Researchers at Baylor College of Medicine have discovered that combining the PARP inhibitor olaparib with the ATR inhibitor ceralasertib significantly reduces tumor growth in triple-negative breast cancers (TNBC) lacking the DNA ligase I (LIG1) gene. According to a study published in Molecular Cancer Therapeutics, LIG1 loss in TP53-mutant tumors creates a specific vulnerability that makes these chemotherapy-resistant cells susceptible to this dual-drug combination.
LIG1 Loss as a Biomarker for Platinum Resistance
Triple-negative breast cancer is notoriously difficult to treat. Dr. Meenakshi Anurag, assistant professor of medicine at Baylor, stated that her team’s proteogenomic profiling revealed that the loss of one copy of the LIG1 gene is robustly associated with resistance to chemotherapy, particularly platinum agents, in TNBCs with TP53 mutations.
When LIG1 is missing, the cancer cells rewire their DNA repair mechanisms to survive. While this allows the tumor to ignore standard chemotherapy, it creates a “therapeutic Achilles’ heel.” By identifying LIG1 status before treatment, clinicians can potentially stratify patients to determine who will fail standard platinum therapy and who might benefit from targeted combinations.
Did you know? Triple-negative breast cancer (TNBC) is a type of breast cancer.
The Synergy of Olaparib and Ceralasertib
The research team initially tested FDA-approved PARP inhibitors, which block enzymes that repair damaged DNA. However, first author Anh M. Tran-Huynh noted that PARP inhibitors alone showed only modest activity in LIG1-loss models. To find a more potent solution, Baylor collaborated with Dr. Christopher Lord and Dr. Andrew Tutt at the Institute of Cancer Research in London.

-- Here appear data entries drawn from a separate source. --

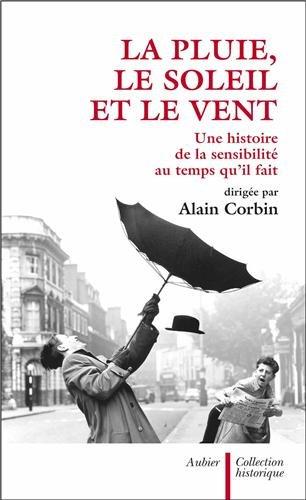 LA PLUIE, LE SOLEIL ET LE VENT

Une histoire de la sensibilité au temps qu'il fait

dirigée par
Alain Corbin

Aubier
Collection historique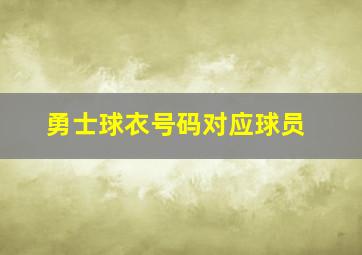 勇士球衣号码对应球员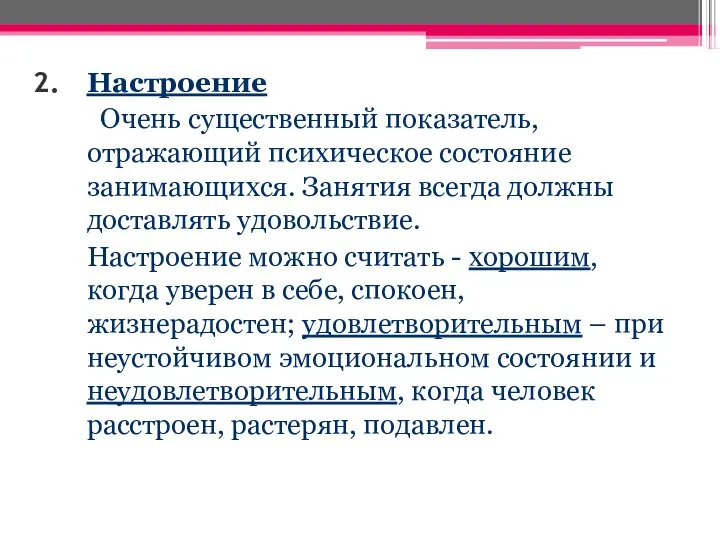 2. Настроение

Очень существенный показатель, отражающий психическое состояние занимающихся. Занятия всегда должны доставлять удовольствие.

Настроение можно считать - хорошим, когда уверен в себе, спокоен, жизнерадостен; удовлетворительным – при неустойчивом эмоциональном состоянии и неудовлетворительным, когда человек расстроен, растерян, подавлен.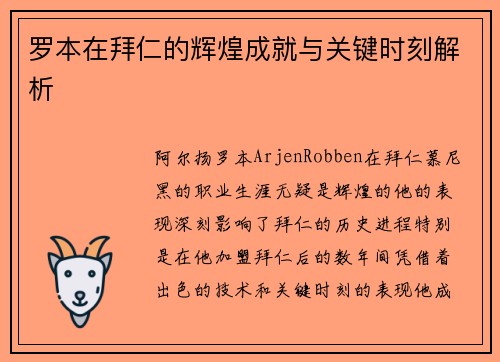 罗本在拜仁的辉煌成就与关键时刻解析

阿尔扬罗本ArjenRobben在拜仁慕尼黑的职业生涯无疑是辉煌的他的表现深刻影响了拜仁的历史进程特别是在他加盟拜仁后的数年间凭借着出色的技术和关键时刻的表现他成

The collaboration involved screening PARP inhibitors against 120 different DNA damage response inhibitors. The results showed that combining olaparib (a PARP inhibitor) with ceralasertib (an ATR inhibitor) was significantly more effective than using either drug as a monotherapy in both TP53-mutant/LIG1-loss cell lines and animal models.
Dr. Matthew Ellis, co-corresponding author and visiting professor at the State University of Campinas, compared this discovery to the success of PARP inhibitors in BRCA1- and BRCA2-deficient tumors. He noted that the mechanistic approach—identifying a specific genetic deficiency like LIG1 loss—is critical for developing effective combination therapies.
Future Trends in Precision Oncology for TNBC
The use of LIG1 as a predictive biomarker could lead to the following trends in clinical practice:
- Patient Stratification: Using LIG1 levels to identify high-risk patients who are likely to resist platinum-based chemotherapy.
- Combination Screening: Moving beyond single-drug targets to pairs, such as ATR and PARP inhibitors.
Frequently Asked Questions
What is LIG1 and why does it matter in breast cancer?
LIG1 (DNA ligase I) is a gene involved in repairing DNA. When it is lost in TP53-mutant triple-negative breast cancer, the tumor becomes resistant to platinum chemotherapy but becomes vulnerable to specific drug combinations.
Which drugs were found to be effective?
According to the Baylor study, the combination of olaparib (a PARP inhibitor) and ceralasertib (an ATR inhibitor) showed significant effectiveness in reducing tumor growth.
Is this treatment currently available for all TNBC patients?
No. The study identifies LIG1 loss as a specific biomarker. The combination therapy is intended for a subset of patients with TP53 mutations and low LIG1 levels.